(Task brief) An exact copy of every entry is what's needed, so please transcribe them all.

(Material shown)
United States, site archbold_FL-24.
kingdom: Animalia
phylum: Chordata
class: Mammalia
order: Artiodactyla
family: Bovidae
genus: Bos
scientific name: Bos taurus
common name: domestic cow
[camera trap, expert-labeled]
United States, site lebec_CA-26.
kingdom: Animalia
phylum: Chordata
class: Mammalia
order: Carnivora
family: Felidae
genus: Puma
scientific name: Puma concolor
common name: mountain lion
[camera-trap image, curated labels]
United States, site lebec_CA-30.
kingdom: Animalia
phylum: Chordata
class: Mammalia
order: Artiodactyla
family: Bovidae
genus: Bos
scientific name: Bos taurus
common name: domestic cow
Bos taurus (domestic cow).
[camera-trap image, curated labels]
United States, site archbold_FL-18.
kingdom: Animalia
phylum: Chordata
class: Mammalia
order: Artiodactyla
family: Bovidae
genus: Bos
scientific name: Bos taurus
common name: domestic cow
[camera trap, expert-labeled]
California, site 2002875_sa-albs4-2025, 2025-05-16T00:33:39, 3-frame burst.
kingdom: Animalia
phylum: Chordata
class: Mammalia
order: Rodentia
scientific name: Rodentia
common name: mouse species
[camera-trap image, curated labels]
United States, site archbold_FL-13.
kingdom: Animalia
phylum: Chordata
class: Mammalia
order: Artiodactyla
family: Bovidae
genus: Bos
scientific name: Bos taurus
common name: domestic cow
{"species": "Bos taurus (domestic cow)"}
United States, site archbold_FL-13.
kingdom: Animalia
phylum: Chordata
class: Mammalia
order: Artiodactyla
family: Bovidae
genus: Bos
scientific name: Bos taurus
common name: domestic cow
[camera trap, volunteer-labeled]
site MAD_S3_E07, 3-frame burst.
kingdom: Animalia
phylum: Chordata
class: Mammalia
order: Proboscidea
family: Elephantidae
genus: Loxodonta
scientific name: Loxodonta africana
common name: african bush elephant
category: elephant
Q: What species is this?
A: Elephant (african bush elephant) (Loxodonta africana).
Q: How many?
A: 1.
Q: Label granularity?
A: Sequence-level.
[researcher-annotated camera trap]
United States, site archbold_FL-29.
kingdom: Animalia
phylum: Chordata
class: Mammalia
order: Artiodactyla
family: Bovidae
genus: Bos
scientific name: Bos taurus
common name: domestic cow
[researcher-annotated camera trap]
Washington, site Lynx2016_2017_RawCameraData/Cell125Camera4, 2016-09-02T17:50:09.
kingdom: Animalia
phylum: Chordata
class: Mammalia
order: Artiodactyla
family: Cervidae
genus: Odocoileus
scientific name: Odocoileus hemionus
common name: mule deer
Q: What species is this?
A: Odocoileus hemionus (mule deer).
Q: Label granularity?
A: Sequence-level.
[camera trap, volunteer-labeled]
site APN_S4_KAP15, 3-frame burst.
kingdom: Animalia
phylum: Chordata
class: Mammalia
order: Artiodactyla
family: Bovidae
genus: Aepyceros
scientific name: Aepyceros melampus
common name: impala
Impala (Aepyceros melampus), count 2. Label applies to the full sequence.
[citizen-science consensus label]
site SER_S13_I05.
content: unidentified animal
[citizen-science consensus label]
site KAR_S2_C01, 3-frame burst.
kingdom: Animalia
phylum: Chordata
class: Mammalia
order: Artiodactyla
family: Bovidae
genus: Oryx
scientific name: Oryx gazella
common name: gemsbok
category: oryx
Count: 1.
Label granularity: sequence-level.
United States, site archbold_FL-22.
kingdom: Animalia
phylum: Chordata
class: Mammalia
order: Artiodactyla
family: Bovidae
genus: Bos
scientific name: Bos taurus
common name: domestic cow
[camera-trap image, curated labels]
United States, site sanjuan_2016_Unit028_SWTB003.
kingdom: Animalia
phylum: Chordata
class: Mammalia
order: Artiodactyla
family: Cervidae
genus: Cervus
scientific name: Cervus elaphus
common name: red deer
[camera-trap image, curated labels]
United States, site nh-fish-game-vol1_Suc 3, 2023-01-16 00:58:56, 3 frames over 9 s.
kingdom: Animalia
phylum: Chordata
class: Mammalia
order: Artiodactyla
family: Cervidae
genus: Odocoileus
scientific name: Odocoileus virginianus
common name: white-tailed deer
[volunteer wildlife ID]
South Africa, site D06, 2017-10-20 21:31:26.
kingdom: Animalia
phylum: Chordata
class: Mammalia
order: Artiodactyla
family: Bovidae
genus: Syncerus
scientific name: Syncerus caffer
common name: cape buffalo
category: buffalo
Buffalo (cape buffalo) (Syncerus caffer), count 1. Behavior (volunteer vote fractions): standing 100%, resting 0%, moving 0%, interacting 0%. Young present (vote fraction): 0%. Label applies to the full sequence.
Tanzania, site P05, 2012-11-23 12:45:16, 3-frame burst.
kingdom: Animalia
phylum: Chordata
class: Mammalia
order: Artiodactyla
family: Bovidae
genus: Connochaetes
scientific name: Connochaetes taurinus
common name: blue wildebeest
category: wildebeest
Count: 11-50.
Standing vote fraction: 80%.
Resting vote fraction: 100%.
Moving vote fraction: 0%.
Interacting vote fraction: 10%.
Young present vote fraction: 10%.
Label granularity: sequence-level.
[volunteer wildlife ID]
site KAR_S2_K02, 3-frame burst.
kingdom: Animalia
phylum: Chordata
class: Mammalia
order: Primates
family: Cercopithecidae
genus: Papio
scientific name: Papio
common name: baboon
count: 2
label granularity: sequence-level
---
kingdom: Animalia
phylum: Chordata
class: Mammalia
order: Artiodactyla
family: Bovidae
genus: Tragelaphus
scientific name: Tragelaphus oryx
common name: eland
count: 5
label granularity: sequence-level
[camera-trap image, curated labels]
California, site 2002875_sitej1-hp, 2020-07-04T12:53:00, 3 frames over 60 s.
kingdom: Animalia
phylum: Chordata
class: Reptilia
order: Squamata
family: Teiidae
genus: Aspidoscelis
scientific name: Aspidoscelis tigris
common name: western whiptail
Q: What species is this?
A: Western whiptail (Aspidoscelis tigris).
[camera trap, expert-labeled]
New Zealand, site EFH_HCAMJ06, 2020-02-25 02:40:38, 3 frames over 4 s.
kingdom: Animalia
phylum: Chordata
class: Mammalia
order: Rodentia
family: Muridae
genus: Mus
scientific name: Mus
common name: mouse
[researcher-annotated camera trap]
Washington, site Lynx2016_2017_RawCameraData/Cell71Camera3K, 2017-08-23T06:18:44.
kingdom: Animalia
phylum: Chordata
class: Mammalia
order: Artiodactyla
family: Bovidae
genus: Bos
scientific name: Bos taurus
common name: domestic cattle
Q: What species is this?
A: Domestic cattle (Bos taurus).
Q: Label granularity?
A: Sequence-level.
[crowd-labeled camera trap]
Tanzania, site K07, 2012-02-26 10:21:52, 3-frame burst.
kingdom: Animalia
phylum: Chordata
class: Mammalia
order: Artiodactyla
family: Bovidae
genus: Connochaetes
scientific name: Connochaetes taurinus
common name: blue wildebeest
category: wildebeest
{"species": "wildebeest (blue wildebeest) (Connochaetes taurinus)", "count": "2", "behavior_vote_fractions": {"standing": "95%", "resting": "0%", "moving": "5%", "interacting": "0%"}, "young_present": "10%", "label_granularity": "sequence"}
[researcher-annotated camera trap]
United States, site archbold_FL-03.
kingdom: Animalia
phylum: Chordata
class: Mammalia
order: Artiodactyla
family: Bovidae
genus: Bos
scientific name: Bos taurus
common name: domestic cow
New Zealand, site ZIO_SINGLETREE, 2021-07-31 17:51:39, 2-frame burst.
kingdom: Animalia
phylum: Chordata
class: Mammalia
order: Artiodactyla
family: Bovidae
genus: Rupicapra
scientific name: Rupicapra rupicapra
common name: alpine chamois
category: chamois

(Result)
United States, site archbold_FL-24.
kingdom: Animalia
phylum: Chordata
class: Mammalia
order: Artiodactyla
family: Bovidae
genus: Bos
scientific name: Bos taurus
common name: domestic cow
[camera trap, expert-labeled]
United States, site lebec_CA-26.
kingdom: Animalia
phylum: Chordata
class: Mammalia
order: Carnivora
family: Felidae
genus: Puma
scientific name: Puma concolor
common name: mountain lion
[camera-trap image, curated labels]
United States, site lebec_CA-30.
kingdom: Animalia
phylum: Chordata
class: Mammalia
order: Artiodactyla
family: Bovidae
genus: Bos
scientific name: Bos taurus
common name: domestic cow
Bos taurus (domestic cow).
[camera-trap image, curated labels]
United States, site archbold_FL-18.
kingdom: Animalia
phylum: Chordata
class: Mammalia
order: Artiodactyla
family: Bovidae
genus: Bos
scientific name: Bos taurus
common name: domestic cow
[camera trap, expert-labeled]
California, site 2002875_sa-albs4-2025, 2025-05-16T00:33:39, 3-frame burst.
kingdom: Animalia
phylum: Chordata
class: Mammalia
order: Rodentia
scientific name: Rodentia
common name: mouse species
[camera-trap image, curated labels]
United States, site archbold_FL-13.
kingdom: Animalia
phylum: Chordata
class: Mammalia
order: Artiodactyla
family: Bovidae
genus: Bos
scientific name: Bos taurus
common name: domestic cow
{"species": "Bos taurus (domestic cow)"}
United States, site archbold_FL-13.
kingdom: Animalia
phylum: Chordata
class: Mammalia
order: Artiodactyla
family: Bovidae
genus: Bos
scientific name: Bos taurus
common name: domestic cow
[camera trap, volunteer-labeled]
site MAD_S3_E07, 3-frame burst.
kingdom: Animalia
phylum: Chordata
class: Mammalia
order: Proboscidea
family: Elephantidae
genus: Loxodonta
scientific name: Loxodonta africana
common name: african bush elephant
category: elephant
Q: What species is this?
A: Elephant (african bush elephant) (Loxodonta africana).
Q: How many?
A: 1.
Q: Label granularity?
A: Sequence-level.
[researcher-annotated camera trap]
United States, site archbold_FL-29.
kingdom: Animalia
phylum: Chordata
class: Mammalia
order: Artiodactyla
family: Bovidae
genus: Bos
scientific name: Bos taurus
common name: domestic cow
[researcher-annotated camera trap]
Washington, site Lynx2016_2017_RawCameraData/Cell125Camera4, 2016-09-02T17:50:09.
kingdom: Animalia
phylum: Chordata
class: Mammalia
order: Artiodactyla
family: Cervidae
genus: Odocoileus
scientific name: Odocoileus hemionus
common name: mule deer
Q: What species is this?
A: Odocoileus hemionus (mule deer).
Q: Label granularity?
A: Sequence-level.
[camera trap, volunteer-labeled]
site APN_S4_KAP15, 3-frame burst.
kingdom: Animalia
phylum: Chordata
class: Mammalia
order: Artiodactyla
family: Bovidae
genus: Aepyceros
scientific name: Aepyceros melampus
common name: impala
Impala (Aepyceros melampus), count 2. Label applies to the full sequence.
[citizen-science consensus label]
site SER_S13_I05.
content: unidentified animal
[citizen-science consensus label]
site KAR_S2_C01, 3-frame burst.
kingdom: Animalia
phylum: Chordata
class: Mammalia
order: Artiodactyla
family: Bovidae
genus: Oryx
scientific name: Oryx gazella
common name: gemsbok
category: oryx
Count: 1.
Label granularity: sequence-level.
United States, site archbold_FL-22.
kingdom: Animalia
phylum: Chordata
class: Mammalia
order: Artiodactyla
family: Bovidae
genus: Bos
scientific name: Bos taurus
common name: domestic cow
[camera-trap image, curated labels]
United States, site sanjuan_2016_Unit028_SWTB003.
kingdom: Animalia
phylum: Chordata
class: Mammalia
order: Artiodactyla
family: Cervidae
genus: Cervus
scientific name: Cervus elaphus
common name: red deer
[camera-trap image, curated labels]
United States, site nh-fish-game-vol1_Suc 3, 2023-01-16 00:58:56, 3 frames over 9 s.
kingdom: Animalia
phylum: Chordata
class: Mammalia
order: Artiodactyla
family: Cervidae
genus: Odocoileus
scientific name: Odocoileus virginianus
common name: white-tailed deer
[volunteer wildlife ID]
South Africa, site D06, 2017-10-20 21:31:26.
kingdom: Animalia
phylum: Chordata
class: Mammalia
order: Artiodactyla
family: Bovidae
genus: Syncerus
scientific name: Syncerus caffer
common name: cape buffalo
category: buffalo
Buffalo (cape buffalo) (Syncerus caffer), count 1. Behavior (volunteer vote fractions): standing 100%, resting 0%, moving 0%, interacting 0%. Young present (vote fraction): 0%. Label applies to the full sequence.
Tanzania, site P05, 2012-11-23 12:45:16, 3-frame burst.
kingdom: Animalia
phylum: Chordata
class: Mammalia
order: Artiodactyla
family: Bovidae
genus: Connochaetes
scientific name: Connochaetes taurinus
common name: blue wildebeest
category: wildebeest
Count: 11-50.
Standing vote fraction: 80%.
Resting vote fraction: 100%.
Moving vote fraction: 0%.
Interacting vote fraction: 10%.
Young present vote fraction: 10%.
Label granularity: sequence-level.
[volunteer wildlife ID]
site KAR_S2_K02, 3-frame burst.
kingdom: Animalia
phylum: Chordata
class: Mammalia
order: Primates
family: Cercopithecidae
genus: Papio
scientific name: Papio
common name: baboon
count: 2
label granularity: sequence-level
---
kingdom: Animalia
phylum: Chordata
class: Mammalia
order: Artiodactyla
family: Bovidae
genus: Tragelaphus
scientific name: Tragelaphus oryx
common name: eland
count: 5
label granularity: sequence-level
[camera-trap image, curated labels]
California, site 2002875_sitej1-hp, 2020-07-04T12:53:00, 3 frames over 60 s.
kingdom: Animalia
phylum: Chordata
class: Reptilia
order: Squamata
family: Teiidae
genus: Aspidoscelis
scientific name: Aspidoscelis tigris
common name: western whiptail
Q: What species is this?
A: Western whiptail (Aspidoscelis tigris).
[camera trap, expert-labeled]
New Zealand, site EFH_HCAMJ06, 2020-02-25 02:40:38, 3 frames over 4 s.
kingdom: Animalia
phylum: Chordata
class: Mammalia
order: Rodentia
family: Muridae
genus: Mus
scientific name: Mus
common name: mouse
[researcher-annotated camera trap]
Washington, site Lynx2016_2017_RawCameraData/Cell71Camera3K, 2017-08-23T06:18:44.
kingdom: Animalia
phylum: Chordata
class: Mammalia
order: Artiodactyla
family: Bovidae
genus: Bos
scientific name: Bos taurus
common name: domestic cattle
Q: What species is this?
A: Domestic cattle (Bos taurus).
Q: Label granularity?
A: Sequence-level.
[crowd-labeled camera trap]
Tanzania, site K07, 2012-02-26 10:21:52, 3-frame burst.
kingdom: Animalia
phylum: Chordata
class: Mammalia
order: Artiodactyla
family: Bovidae
genus: Connochaetes
scientific name: Connochaetes taurinus
common name: blue wildebeest
category: wildebeest
{"species": "wildebeest (blue wildebeest) (Connochaetes taurinus)", "count": "2", "behavior_vote_fractions": {"standing": "95%", "resting": "0%", "moving": "5%", "interacting": "0%"}, "young_present": "10%", "label_granularity": "sequence"}
[researcher-annotated camera trap]
United States, site archbold_FL-03.
kingdom: Animalia
phylum: Chordata
class: Mammalia
order: Artiodactyla
family: Bovidae
genus: Bos
scientific name: Bos taurus
common name: domestic cow
New Zealand, site ZIO_SINGLETREE, 2021-07-31 17:51:39, 2-frame burst.
kingdom: Animalia
phylum: Chordata
class: Mammalia
order: Artiodactyla
family: Bovidae
genus: Rupicapra
scientific name: Rupicapra rupicapra
common name: alpine chamois
category: chamois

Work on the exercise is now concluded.